> _EXPLORE THE MATERIAL_
1. In the discussion thread on An Apple From Eve, what does the hero prescribe for Euphemia?
2. From the discussion thread, copy the passage starting at "Diana: 'anyone over" up to and including "of a lake...".

Thursday, October 7, 2010

An Apple From Eve--Discussion Thread

Our hero prescribes a double whiskey and a nap. It's not as though Euphemia is a small girl so I don't think this would hit her too hard but I love what passes as a 'doctor's prescription'. My knowledge of what the after effects would be is sketchy but why didn't he tell her to take a Tylenol when she woke up? Not enough to cause even a head ache?

Her sister Ellen doesn't think they should lock up their stuff that they're storing. 'It would look like they didn't trust him!' My husband used to manage a property for his mother and have to interview potential renters. With some of these people, trust me, had there been a way to lock away the carpet and fittings we would have done it. There was the meth addict...the woman who had to leave her 'situation, like right now'...the man who lied about his work history...We were renters ourselves during a large chunk of our early marriage so know that most renters are perfectly fine individuals, willing and able to maintain a home and pay the rent. But there are others and, in a way, Ellen is right. Putting a simple door lock between that kind and your possessions would be a silly thing to do.

Diana: 'anyone over 8 stone seems huge to me'. There are fourteen pounds to a stone...grabbing the abucus...totting the sums...(clickety-clack)...112 pounds! Diana ought to be shot. I don't think everything below my second vertebrae is less than 8 stone! And what's up with calculating weight based on something you want to be nothing like--even 3 stone sounds suspiciously as though it would sink to the bottom of a lake...

Her car has a dickey door handle which she attempts to open with a nail file...and which RDD gets open with his penknife. I'm a little suspicious of this working on cars these days. I've had to break into a car or two and most successes were with unbent wire hangers. One person thoughtfully screwed their spare key in one of the bolts holding in the license plate. And one time I was visiting a church while my brother (having driven 2 and a half hours from home) locked in his car keys. One of the security guards (in a suit and tie no less!) had a Slim Jim and manual holding the door mechanism pictures of most car models. It happened all the time, he told us.

> _INFORMATION SUPPLIED_
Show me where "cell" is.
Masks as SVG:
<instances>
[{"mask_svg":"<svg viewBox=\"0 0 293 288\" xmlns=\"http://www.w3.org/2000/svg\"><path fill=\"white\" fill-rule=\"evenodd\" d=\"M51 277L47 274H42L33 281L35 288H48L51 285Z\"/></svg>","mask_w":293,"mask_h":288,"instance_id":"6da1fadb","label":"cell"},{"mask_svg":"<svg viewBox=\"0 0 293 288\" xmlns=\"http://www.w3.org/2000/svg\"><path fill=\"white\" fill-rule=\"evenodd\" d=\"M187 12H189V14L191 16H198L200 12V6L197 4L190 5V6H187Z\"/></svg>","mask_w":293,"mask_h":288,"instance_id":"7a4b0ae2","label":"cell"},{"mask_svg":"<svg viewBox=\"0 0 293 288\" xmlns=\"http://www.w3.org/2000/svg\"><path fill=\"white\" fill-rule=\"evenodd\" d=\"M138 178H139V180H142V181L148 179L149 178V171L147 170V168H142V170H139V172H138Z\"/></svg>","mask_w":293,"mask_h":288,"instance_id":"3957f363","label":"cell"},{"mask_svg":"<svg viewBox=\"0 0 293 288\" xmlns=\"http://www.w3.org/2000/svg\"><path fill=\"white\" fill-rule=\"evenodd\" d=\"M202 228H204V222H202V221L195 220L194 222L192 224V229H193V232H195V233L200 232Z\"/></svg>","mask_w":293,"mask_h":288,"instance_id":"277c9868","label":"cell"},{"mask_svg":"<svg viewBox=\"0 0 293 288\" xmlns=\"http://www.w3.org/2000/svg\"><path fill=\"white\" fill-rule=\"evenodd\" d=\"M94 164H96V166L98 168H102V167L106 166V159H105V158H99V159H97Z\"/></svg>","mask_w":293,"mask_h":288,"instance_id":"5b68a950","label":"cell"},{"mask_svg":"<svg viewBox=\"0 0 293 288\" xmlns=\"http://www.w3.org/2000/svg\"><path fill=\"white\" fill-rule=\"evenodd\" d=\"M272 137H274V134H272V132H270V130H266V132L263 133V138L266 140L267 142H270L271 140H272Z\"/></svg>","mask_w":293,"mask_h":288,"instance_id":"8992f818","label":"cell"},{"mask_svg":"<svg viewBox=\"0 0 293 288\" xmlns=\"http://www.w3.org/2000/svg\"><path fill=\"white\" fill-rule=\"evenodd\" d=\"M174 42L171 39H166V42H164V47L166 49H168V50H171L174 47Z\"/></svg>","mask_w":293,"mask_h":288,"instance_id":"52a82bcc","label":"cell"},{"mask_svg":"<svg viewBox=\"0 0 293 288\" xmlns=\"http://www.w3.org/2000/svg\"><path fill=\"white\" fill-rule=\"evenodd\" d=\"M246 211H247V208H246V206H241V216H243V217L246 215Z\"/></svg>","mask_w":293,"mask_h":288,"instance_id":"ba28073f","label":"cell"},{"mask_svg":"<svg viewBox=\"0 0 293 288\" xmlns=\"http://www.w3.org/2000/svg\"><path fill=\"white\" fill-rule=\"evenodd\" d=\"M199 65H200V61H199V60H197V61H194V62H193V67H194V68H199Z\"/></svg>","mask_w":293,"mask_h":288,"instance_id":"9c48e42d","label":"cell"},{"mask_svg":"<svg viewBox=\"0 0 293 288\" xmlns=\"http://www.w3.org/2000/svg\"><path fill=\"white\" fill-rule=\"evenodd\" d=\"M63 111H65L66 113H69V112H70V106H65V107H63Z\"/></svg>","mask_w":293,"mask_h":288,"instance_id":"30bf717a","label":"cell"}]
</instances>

> _SOLUTIONS TO THE EXERCISE_
1. A double whiskey and a nap.

2.
Diana: 'anyone over 8 stone seems huge to me'. There are fourteen pounds to a stone...grabbing the abucus...totting the sums...(clickety-clack)...112 pounds! Diana ought to be shot. I don't think everything below my second vertebrae is less than 8 stone! And what's up with calculating weight based on something you want to be nothing like--even 3 stone sounds suspiciously as though it would sink to the bottom of a lake...